Martin was often consulted by the Emir on questions of policy, and he and his agents were able to render frequent political service to Great Britain. Abdur Rahman selected him to be chief of the staff of Prince Nasrullah Khan, his second son, on his mission to England in 1895. The stay here lasted from 24 May to 3 September, and in August Martin was knighted. Though the Emir's main object in arranging the visit — the opening of direct diplomatic relations with Great Britain — was not achieved, Abdur Rahman still retained full confidence in him.
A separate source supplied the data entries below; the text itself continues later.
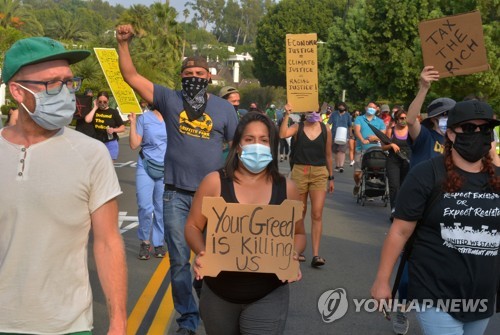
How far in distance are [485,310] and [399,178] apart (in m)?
8.10

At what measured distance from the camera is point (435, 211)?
12.9 ft

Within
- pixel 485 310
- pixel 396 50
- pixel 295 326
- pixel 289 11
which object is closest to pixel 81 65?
pixel 396 50

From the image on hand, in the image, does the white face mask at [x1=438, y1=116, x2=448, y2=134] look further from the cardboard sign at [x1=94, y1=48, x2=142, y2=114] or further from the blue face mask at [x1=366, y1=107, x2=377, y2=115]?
the blue face mask at [x1=366, y1=107, x2=377, y2=115]

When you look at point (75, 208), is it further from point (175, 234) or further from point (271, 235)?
point (175, 234)

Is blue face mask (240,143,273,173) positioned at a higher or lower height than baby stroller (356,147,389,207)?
higher

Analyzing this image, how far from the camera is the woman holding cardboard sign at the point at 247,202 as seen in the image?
410cm

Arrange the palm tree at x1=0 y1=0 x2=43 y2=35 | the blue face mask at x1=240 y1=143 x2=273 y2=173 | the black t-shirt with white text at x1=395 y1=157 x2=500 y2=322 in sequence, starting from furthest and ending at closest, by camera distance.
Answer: the palm tree at x1=0 y1=0 x2=43 y2=35, the blue face mask at x1=240 y1=143 x2=273 y2=173, the black t-shirt with white text at x1=395 y1=157 x2=500 y2=322

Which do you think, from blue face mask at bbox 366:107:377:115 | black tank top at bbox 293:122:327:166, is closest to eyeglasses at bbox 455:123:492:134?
black tank top at bbox 293:122:327:166

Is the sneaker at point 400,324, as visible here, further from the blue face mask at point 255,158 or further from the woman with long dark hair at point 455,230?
the blue face mask at point 255,158

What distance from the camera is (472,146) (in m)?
3.98

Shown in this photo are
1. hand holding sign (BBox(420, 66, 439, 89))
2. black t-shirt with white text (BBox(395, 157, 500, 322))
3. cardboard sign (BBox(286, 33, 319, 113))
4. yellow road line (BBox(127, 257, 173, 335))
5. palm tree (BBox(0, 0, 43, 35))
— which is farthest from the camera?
palm tree (BBox(0, 0, 43, 35))

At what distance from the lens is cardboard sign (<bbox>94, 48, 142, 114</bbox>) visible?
32.1 feet

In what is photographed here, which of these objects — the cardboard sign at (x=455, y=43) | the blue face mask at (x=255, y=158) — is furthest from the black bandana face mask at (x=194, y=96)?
the cardboard sign at (x=455, y=43)

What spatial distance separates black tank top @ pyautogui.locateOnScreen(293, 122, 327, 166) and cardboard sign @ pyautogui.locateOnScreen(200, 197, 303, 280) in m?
5.08
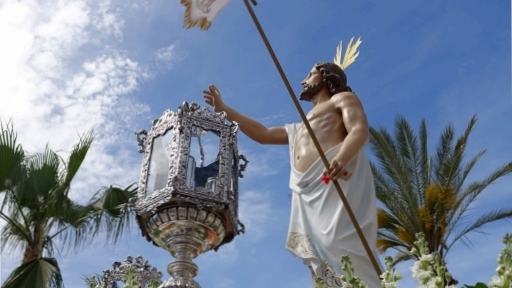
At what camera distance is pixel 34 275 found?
323 inches

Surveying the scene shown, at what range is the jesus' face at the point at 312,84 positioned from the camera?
521 cm

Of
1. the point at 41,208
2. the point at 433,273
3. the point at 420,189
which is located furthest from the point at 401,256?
the point at 433,273

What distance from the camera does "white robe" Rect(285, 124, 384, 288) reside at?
400 cm

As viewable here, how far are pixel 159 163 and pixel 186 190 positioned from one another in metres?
0.60

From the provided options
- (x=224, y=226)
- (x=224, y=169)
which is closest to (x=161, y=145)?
(x=224, y=169)

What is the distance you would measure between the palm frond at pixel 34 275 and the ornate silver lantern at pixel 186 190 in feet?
13.0

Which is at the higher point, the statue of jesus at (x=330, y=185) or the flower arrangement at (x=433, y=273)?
the statue of jesus at (x=330, y=185)

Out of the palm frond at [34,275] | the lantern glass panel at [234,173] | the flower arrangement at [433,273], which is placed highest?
the palm frond at [34,275]

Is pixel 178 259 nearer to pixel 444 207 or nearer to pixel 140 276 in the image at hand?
pixel 140 276

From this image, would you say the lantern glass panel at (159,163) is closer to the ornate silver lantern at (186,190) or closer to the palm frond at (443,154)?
the ornate silver lantern at (186,190)

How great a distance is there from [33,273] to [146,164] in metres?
4.22

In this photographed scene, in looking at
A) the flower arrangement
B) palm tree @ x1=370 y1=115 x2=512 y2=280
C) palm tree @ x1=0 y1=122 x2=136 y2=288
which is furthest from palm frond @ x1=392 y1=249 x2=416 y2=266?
the flower arrangement

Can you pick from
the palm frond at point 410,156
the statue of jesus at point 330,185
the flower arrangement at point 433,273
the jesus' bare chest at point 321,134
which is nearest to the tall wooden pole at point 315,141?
the statue of jesus at point 330,185

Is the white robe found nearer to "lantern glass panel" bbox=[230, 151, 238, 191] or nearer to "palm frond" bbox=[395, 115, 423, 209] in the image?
"lantern glass panel" bbox=[230, 151, 238, 191]
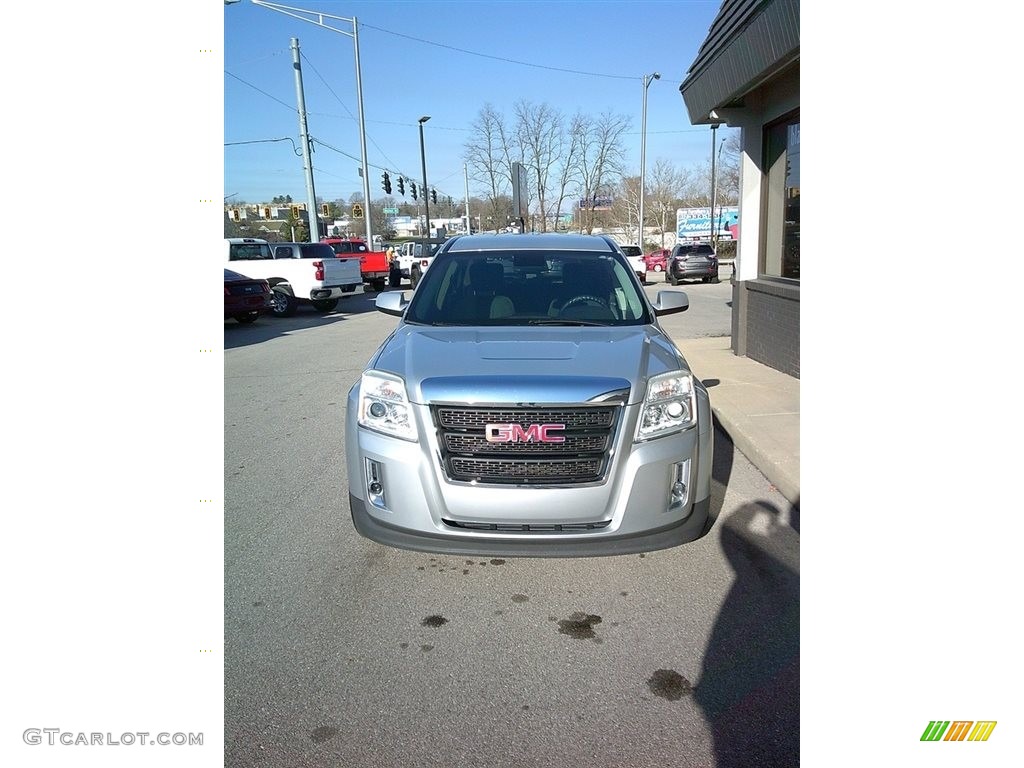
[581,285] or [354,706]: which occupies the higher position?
[581,285]

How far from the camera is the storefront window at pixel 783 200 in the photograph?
8289mm

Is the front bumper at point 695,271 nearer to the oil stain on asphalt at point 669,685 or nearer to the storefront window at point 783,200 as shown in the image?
the storefront window at point 783,200

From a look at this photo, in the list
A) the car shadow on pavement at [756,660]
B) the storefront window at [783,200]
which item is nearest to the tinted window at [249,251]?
the storefront window at [783,200]

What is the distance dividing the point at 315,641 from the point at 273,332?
13.8 m

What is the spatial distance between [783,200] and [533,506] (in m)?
7.27

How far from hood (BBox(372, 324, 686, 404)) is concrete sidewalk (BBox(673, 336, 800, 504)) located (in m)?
1.63

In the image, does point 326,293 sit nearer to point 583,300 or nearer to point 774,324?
point 774,324

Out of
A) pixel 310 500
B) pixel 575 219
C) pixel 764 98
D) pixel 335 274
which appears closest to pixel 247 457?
pixel 310 500

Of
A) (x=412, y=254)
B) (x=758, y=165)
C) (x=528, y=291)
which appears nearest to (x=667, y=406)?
(x=528, y=291)
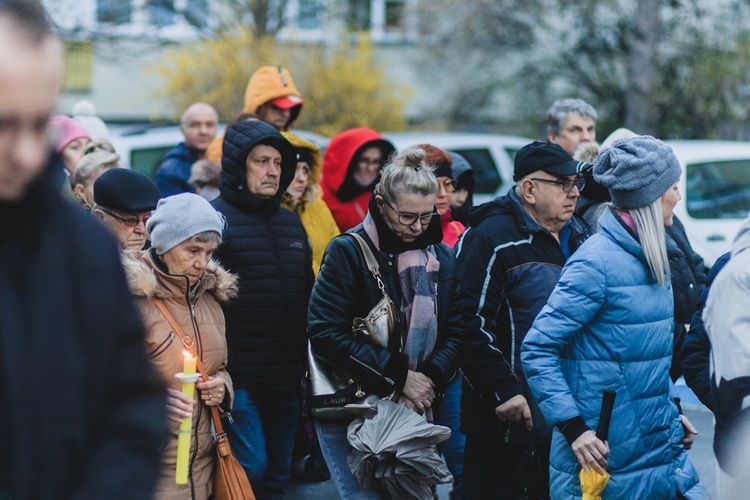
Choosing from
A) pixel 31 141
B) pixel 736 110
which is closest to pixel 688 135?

On his return to Kabul, Nasrullah Khan was accompanied by Martin's younger brother Frank, who succeeded Pyne as engineer-in-chief.

==Later years==
In 1889 Rajendra Nath Mookerjee KCIE, of Bengal, became a partner, and shared with Martin's sons, Ernest and Harold, and Mr. C. W. Walsh the proprietorship of the firm. Martin's health was badly affected by the local climate, and he spent much of his later life in Europe. He died at Binstead House, Isle of Wight, on 29 April 1906, and was buried in Ryde Cemetery.

== Family ==
A son, Brigadier-General Cuthbert Thomas Martin was killed during the First World War.